2) Letting out your inner kid out
Evidently it’s a thing to decorate vans for the race. Doing this as an adult tends to make one giddy.
3) Speaking of acting like a kid
Again, sticking magnets on vans is a bit of silliness that we tend not to manifest in our grown-up lives and some of the team names were hysterical.
4) The crazy night gear
Overnight runs call for gear that will make you stand out in the dark and I love things that sparkle and glow!
5) The other crazy gear
Typical road races have water stations ever couple of miles or offer little other the backs (if you’re as slow as me) of other runs to view but we supplied our own water and got to take a movie over the Bourne Bridge.
6) People acting crazy
Let’s face it, being up all night in a hot sweaty van in between running a lot will lead to some insanity. Who doesn’t love some insane behavior among friends. (Okay, it was mostly just this one chick who was crazy but I love her!)
7) The cheering
I loved people rooting for me and I love rooting for them.

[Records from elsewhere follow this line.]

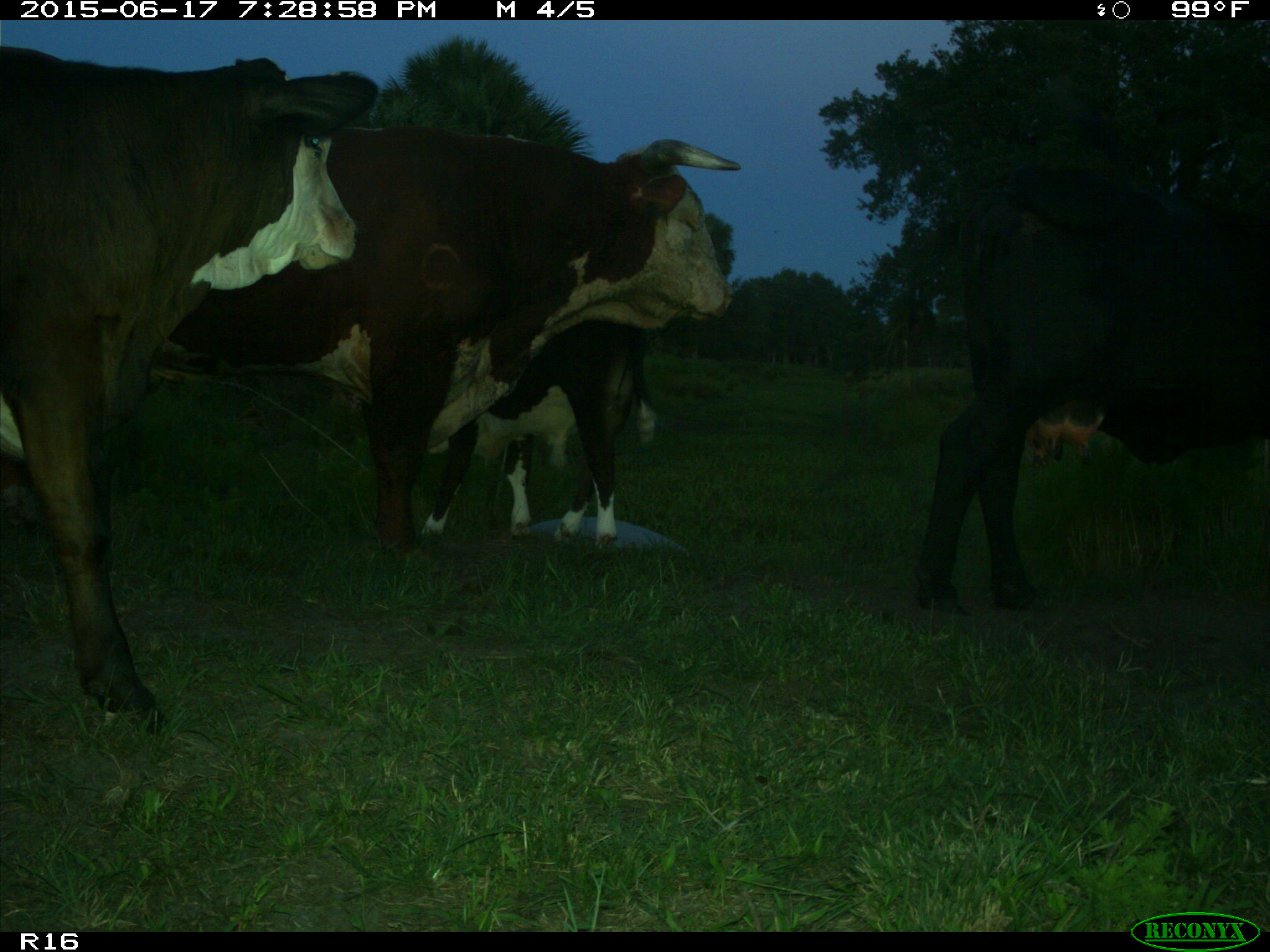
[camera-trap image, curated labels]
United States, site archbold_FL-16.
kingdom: Animalia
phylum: Chordata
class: Mammalia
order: Artiodactyla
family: Bovidae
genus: Bos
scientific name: Bos taurus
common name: domestic cow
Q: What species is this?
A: Bos taurus (domestic cow).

8) Sharing the starts and the finishes
In most races, you run from start to finish but in a relay you get to hand off to your buddies at each exchange and this camaraderie is special.
9) The friendships
Even if you find yourself in a van full of strangers, it doesn’t take long to get to know each other really, really well.
10) The Swagnar
You get cool Ragnar stuff to commemorate your effort.